French Prime Minister Sebastien Lecornu said he will propose suspending the controversial plan to raise the retirement age from 62 to 64 until after the next presidential election in 2027, according to AP.
Lecornu made the announcement in a policy speech at the National Assembly on Tuesday. The move comes as his minority government faces potential votes of no confidence.
The pension reform, a key policy of President Emmanuel Macron, was passed in 2023 without a parliamentary vote despite mass protests. Opposition parties, including the Socialist Party and Green lawmakers, have demanded it be repealed.
Nobel Prize-winning economist Philippe Aghion told broadcaster France 2 that the law should be “paused until the presidential election” to “calm things down” and noted it “doesn’t cost very much to pause it,” AP reported.
Lecornu, reappointed last week by Macron after a period of political turmoil, met with his Cabinet on Tuesday to discuss the draft 2026 budget. He faces censure motions from far-right National Rally and far-left France Unbowed, which will be debated Thursday.
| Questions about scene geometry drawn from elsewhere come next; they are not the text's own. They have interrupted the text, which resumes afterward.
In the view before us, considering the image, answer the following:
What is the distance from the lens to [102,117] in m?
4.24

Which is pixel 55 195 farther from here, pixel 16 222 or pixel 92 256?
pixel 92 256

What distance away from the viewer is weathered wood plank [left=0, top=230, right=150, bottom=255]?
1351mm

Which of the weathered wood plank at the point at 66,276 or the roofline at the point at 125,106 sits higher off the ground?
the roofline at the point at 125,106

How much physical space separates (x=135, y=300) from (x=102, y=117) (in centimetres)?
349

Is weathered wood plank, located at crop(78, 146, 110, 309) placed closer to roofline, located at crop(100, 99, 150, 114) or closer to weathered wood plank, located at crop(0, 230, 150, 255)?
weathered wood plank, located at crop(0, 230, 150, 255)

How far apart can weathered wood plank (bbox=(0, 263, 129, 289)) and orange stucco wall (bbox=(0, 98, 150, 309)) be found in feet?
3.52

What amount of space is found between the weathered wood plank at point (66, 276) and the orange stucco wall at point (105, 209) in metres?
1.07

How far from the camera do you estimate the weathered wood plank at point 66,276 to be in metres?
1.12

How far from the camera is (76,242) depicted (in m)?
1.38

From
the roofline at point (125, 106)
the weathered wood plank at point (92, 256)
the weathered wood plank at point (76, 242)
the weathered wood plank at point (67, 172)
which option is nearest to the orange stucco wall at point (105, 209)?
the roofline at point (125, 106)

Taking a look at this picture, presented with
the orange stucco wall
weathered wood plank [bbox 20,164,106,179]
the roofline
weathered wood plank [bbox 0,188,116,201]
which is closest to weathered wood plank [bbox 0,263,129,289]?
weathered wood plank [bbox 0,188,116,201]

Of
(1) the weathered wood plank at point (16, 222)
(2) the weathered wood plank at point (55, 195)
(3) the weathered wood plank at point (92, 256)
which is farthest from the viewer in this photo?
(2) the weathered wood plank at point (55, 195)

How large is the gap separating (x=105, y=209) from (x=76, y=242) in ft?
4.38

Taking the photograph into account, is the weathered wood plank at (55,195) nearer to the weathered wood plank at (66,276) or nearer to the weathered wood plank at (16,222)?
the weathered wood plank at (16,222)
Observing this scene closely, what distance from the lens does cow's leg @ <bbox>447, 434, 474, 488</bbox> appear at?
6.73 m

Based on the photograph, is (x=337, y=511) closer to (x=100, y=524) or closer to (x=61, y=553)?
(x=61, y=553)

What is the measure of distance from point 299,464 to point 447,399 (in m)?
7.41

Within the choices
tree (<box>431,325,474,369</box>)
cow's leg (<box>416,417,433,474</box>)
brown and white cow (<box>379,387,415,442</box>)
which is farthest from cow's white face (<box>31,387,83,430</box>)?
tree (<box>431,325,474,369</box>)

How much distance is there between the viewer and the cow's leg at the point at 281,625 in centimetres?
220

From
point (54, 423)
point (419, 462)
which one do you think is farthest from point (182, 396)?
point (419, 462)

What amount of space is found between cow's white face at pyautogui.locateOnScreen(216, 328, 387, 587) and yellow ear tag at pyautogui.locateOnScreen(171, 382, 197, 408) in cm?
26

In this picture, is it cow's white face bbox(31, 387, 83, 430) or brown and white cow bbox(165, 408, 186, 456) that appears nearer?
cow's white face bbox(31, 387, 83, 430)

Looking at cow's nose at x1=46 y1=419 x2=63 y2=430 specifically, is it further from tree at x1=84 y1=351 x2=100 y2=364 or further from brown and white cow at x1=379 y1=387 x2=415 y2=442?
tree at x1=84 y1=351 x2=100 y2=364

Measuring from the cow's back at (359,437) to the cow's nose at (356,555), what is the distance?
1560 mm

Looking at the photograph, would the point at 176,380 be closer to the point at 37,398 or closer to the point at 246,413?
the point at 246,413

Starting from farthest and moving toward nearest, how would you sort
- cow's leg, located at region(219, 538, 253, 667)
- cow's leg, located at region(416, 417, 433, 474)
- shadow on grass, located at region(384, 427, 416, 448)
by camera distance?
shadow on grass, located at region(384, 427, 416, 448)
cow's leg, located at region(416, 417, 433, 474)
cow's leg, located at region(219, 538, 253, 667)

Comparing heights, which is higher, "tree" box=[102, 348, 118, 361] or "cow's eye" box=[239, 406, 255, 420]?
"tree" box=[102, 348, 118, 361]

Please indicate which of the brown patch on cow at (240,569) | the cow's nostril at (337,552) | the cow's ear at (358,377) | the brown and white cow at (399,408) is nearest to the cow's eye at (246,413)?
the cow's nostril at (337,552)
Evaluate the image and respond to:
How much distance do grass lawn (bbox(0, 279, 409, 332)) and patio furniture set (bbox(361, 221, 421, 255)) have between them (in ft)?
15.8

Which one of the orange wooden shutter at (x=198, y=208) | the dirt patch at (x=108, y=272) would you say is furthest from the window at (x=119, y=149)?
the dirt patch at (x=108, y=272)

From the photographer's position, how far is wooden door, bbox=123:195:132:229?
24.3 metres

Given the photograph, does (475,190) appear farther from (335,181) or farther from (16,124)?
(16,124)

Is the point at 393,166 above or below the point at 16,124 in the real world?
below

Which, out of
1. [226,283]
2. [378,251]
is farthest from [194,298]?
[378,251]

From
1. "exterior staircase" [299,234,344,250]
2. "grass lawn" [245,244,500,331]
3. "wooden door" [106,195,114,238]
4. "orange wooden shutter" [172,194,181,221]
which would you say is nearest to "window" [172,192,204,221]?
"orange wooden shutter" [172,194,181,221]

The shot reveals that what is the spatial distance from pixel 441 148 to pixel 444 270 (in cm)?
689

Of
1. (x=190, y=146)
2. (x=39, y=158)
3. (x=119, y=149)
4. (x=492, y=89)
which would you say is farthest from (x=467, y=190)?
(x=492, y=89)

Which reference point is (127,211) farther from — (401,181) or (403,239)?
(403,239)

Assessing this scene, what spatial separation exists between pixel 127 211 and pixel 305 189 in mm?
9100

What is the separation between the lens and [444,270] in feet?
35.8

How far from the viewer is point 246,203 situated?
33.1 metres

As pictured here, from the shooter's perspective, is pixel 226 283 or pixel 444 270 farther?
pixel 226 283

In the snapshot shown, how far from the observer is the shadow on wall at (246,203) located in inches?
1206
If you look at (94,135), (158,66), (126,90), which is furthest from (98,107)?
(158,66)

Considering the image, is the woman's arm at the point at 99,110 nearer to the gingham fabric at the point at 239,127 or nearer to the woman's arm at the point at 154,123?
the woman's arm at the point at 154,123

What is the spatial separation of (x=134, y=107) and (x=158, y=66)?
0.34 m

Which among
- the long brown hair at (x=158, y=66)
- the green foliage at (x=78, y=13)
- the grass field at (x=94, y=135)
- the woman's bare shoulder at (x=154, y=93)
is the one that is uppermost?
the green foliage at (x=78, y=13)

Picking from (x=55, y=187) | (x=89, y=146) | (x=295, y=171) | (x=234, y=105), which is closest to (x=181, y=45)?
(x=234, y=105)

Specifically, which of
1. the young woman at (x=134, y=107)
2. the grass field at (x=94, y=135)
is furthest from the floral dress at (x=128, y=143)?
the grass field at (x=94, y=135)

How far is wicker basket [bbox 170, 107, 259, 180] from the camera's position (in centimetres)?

While these parties alone do not hold enough seats to topple the government, Lecornu could lose a no-confidence vote if the Socialist Party and Green lawmakers join them.
The suspension of the pension reform is seen as a compromise to avoid immediate political collapse and allow the government to deliver its budget for the European Union’s second-largest economy before upcoming deadlines, AP said.